:: Task instructions ::
Replace "centimetres" with "centimeters" in the records, from their start through the line containing "the grass lawn at point (165, 304) <", and give that part again with everything else unchanged.

*** Data for this task ***

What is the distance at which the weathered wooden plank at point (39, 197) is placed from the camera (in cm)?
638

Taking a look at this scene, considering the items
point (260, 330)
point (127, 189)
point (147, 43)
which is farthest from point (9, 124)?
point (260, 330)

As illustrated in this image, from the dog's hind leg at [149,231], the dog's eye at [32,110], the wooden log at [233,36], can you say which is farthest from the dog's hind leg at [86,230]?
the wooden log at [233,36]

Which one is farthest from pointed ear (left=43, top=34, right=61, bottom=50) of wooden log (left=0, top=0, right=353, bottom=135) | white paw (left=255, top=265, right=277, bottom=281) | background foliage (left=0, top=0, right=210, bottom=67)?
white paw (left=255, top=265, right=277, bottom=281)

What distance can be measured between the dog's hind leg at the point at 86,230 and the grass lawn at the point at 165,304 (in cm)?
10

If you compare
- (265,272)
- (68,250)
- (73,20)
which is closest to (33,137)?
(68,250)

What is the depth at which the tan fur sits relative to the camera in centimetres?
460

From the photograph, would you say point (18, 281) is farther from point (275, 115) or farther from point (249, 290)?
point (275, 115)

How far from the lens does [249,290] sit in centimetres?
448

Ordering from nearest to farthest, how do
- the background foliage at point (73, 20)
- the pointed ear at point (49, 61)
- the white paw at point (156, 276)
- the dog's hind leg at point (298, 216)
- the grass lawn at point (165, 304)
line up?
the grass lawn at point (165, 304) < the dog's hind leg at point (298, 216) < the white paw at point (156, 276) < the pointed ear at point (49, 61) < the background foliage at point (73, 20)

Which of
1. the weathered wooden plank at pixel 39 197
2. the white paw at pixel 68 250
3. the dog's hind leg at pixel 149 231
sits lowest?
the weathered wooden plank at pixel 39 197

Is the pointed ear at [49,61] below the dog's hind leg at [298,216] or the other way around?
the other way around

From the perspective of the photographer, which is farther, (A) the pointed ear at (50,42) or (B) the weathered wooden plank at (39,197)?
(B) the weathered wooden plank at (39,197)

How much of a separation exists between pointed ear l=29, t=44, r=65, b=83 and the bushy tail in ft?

***

:: The result ::
What is the distance at which the weathered wooden plank at point (39, 197) is placed from the camera (in cm)?
638

Taking a look at this scene, considering the items
point (260, 330)
point (127, 189)
point (147, 43)
which is farthest from point (9, 124)?
point (260, 330)

As illustrated in this image, from the dog's hind leg at [149,231], the dog's eye at [32,110], the wooden log at [233,36], can you say which is farthest from the dog's hind leg at [86,230]?
the wooden log at [233,36]

Which one is farthest from pointed ear (left=43, top=34, right=61, bottom=50) of wooden log (left=0, top=0, right=353, bottom=135) | white paw (left=255, top=265, right=277, bottom=281) | background foliage (left=0, top=0, right=210, bottom=67)?
white paw (left=255, top=265, right=277, bottom=281)

What distance can be measured between the dog's hind leg at the point at 86,230 and the grass lawn at the point at 165,304 (in cm)?
10

If you compare
- (265,272)
- (68,250)
- (73,20)
which is closest to (33,137)?
(68,250)

What is the depth at which the tan fur sits relative to the camera in centimeters?
460

From the photograph, would you say point (18, 281) is farther from point (275, 115) or farther from point (249, 290)?
point (275, 115)

How far from the lens does [249,290] sit in centimeters?
448

Ordering from nearest to farthest, how do
- the background foliage at point (73, 20)
- the pointed ear at point (49, 61)
- the white paw at point (156, 276)
- the dog's hind leg at point (298, 216)
- the grass lawn at point (165, 304)
line up?
the grass lawn at point (165, 304) < the dog's hind leg at point (298, 216) < the white paw at point (156, 276) < the pointed ear at point (49, 61) < the background foliage at point (73, 20)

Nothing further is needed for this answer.